THE TASK: In the listing that follows, how many lines contain the string "forlengelse"? Provide only the number.
┄┄┄┄┄┄
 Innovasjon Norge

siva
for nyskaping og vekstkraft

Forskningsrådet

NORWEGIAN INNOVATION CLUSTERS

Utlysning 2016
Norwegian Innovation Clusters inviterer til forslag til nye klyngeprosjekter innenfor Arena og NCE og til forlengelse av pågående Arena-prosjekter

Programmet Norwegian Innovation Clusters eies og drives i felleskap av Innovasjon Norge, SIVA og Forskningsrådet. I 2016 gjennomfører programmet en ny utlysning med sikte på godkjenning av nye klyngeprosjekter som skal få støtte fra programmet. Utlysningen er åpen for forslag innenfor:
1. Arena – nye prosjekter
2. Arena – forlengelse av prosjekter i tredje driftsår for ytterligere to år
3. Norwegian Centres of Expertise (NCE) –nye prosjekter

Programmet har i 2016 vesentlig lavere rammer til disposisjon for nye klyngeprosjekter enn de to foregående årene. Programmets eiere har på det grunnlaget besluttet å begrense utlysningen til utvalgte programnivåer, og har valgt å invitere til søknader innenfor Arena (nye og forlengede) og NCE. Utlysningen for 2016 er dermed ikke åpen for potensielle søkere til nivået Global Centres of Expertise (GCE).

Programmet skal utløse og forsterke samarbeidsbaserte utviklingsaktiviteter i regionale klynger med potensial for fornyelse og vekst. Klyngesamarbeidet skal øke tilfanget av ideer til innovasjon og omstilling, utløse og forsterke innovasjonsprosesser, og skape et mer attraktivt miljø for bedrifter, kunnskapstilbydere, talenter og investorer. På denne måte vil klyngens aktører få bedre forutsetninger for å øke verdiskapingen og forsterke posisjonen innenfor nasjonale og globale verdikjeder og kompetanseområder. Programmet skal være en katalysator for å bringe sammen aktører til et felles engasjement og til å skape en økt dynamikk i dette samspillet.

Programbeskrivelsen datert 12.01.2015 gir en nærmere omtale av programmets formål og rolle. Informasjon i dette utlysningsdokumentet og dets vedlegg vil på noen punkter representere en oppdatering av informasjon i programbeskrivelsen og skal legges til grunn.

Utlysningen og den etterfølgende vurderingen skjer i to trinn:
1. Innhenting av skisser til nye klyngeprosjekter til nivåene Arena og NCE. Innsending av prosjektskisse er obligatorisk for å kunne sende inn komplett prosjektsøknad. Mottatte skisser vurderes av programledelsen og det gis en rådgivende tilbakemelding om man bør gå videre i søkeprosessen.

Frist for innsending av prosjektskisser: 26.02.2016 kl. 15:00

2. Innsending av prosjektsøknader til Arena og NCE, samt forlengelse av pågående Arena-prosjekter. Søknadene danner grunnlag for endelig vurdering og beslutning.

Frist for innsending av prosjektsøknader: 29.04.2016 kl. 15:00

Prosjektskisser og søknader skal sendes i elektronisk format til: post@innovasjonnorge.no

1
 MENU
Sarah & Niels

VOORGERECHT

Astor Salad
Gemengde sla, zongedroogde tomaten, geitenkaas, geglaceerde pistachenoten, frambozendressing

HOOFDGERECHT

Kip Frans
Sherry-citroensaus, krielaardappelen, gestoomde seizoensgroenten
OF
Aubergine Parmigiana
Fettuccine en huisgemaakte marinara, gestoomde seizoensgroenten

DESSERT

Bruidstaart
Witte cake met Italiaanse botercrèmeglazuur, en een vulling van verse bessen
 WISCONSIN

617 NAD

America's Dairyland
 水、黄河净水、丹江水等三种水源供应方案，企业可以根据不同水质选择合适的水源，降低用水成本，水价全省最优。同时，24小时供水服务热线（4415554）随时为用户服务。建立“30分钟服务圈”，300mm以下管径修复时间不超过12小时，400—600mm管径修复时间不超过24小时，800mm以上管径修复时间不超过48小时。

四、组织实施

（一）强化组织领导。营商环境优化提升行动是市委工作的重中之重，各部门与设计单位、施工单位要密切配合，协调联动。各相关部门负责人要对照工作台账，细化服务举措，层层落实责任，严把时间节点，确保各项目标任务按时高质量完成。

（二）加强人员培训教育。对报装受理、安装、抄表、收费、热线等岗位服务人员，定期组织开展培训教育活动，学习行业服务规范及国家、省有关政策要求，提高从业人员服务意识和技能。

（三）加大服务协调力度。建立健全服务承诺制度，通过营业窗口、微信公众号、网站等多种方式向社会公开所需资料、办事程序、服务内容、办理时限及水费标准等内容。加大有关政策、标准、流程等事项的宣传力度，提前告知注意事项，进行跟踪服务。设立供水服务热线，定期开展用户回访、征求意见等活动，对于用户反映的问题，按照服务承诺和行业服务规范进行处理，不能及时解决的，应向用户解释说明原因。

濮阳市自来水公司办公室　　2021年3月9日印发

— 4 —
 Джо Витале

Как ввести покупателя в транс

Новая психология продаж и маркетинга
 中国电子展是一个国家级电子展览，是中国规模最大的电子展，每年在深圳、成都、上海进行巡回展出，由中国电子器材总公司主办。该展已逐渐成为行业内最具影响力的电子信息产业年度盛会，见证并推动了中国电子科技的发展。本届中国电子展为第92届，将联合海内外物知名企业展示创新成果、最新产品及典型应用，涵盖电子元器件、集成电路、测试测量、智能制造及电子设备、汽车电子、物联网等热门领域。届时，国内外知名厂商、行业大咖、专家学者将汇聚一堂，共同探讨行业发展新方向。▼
┄┄┄┄┄┄
SOLUTION TO THIS EXERCISE: 3